As the microgreen industry continues to grow, it’ll be people like Gilds who steer the course, offering fresh garnishes and inspiration from plate to glass. Building relationships across stoves and bars, Gilded Greens is first and foremost a passion, and business second.

We had a chance to catch up with him and learn about his journey through the blossoming microgreen industry.

1) How did the passion for microgreens start? Was there a moment when you saw the missing piece of the culinary puzzle and realized microgreens were the answer?  

Microgreens have quietly been around for decades, and have increased in popularity in the past 10 years. The real nudge to start Gilded Greens came from a chef friend of mine, Jimmy Asken [of Imperial]. He informed me of this niche culinary ingredient some years back, because he knew I had a passion for plant care. Upon learning of that specialty, my focus quickly turned from propagating cacti and succulents to growing colorful radish shoots, sunflower shoots, micro cress and mustard varieties for restaurants and bars in Portland.

2) How do the microgreens produced from Gilded Greens help to fuel the evolution of the cocktail world?

I’ve always wanted to see more microgreens in cocktails. The intense flavors that microgreens pack are great for adding flavors of anise, pepper, earth, lemon and more to what we drink. It’s always exciting to see microgreens leave the plate and get used in a new way.

Last year, bartender Michelle Ruocco used my nasturtium and shiso along with gin, campari, grapefruit, citrus and citron ginger tea in a cocktail at Han Oak. Urdaneta has used nasturtium for a peppery garnish in a Spanish-style gin and tonic. There’s a lot that can be done using microgreens, whether it’s using them as a simple garnish or to create syrups, bitters, sprays or tinctures.

3) How does Gilded Greens enhance the craft spirit experience, and is there a drink — spirited or zero-proofed — you think best showcases microgreens?

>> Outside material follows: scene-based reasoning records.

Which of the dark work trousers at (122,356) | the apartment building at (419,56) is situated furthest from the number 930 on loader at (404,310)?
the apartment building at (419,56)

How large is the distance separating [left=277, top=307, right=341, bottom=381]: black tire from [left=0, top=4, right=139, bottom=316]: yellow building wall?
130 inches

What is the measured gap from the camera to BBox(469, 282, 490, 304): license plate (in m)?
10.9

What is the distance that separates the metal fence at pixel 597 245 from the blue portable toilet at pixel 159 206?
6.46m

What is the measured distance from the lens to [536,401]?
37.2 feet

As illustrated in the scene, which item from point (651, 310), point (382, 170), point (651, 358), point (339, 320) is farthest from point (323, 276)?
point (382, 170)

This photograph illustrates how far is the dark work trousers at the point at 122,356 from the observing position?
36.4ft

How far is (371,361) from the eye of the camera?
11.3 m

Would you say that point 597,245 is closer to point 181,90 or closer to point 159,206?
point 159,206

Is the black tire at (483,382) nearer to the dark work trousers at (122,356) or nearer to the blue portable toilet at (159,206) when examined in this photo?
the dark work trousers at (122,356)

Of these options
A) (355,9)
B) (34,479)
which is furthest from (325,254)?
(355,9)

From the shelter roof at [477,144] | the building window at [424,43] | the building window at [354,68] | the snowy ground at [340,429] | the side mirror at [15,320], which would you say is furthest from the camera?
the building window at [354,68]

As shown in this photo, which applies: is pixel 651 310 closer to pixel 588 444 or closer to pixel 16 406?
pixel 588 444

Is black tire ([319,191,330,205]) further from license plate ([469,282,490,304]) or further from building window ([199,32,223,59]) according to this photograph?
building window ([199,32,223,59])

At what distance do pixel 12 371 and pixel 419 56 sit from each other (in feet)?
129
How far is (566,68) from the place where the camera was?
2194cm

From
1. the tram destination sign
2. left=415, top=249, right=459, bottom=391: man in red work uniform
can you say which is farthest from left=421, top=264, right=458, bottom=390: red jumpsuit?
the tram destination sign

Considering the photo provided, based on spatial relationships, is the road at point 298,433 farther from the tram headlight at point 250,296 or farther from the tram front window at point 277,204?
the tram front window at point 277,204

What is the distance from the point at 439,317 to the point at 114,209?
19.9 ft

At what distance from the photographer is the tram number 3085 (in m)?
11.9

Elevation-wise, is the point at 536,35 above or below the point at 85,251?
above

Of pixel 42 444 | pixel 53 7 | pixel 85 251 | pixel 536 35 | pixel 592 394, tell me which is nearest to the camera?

Microgreens can add an earthy and fresh element to cocktails. This summery cocktail uses anise hyssop microgreens, and has great citrus and bitter-spice notes:

2 ounces vodka
4-5 dashes The Bitter Housewife lime coriander bitters
½ lemon wedge
¼ ounce simple syrup
Garnish: Gilded Greens anise hyssop microgreens
Seltzer water, to top

Gently muddle a few lime wedges with a very generous pinch of Gilded Greens anise hyssop. Add the vodka, dashes of bitters, simple syrup and ice. Shake until the outside of the shaker frosts up. Strain into a highball glass filled with ice. Top with the seltzer water and garnish with a lemon wheel and anise hyssop.

4) What is the difference between Gilded Greens as a one-man-show and some of the larger operations who offer microgreens as well?  

The business is growing fast, and soon we may be more than a one-man-show, but one thing I’ve learned is that chefs and restaurant owners in Portland really like interacting with their growers and purveyors. While there are a lot of ups and downs of owning a business, getting to know my customer base on another level has been enriching not only for my business but in my day-to-day life in this city.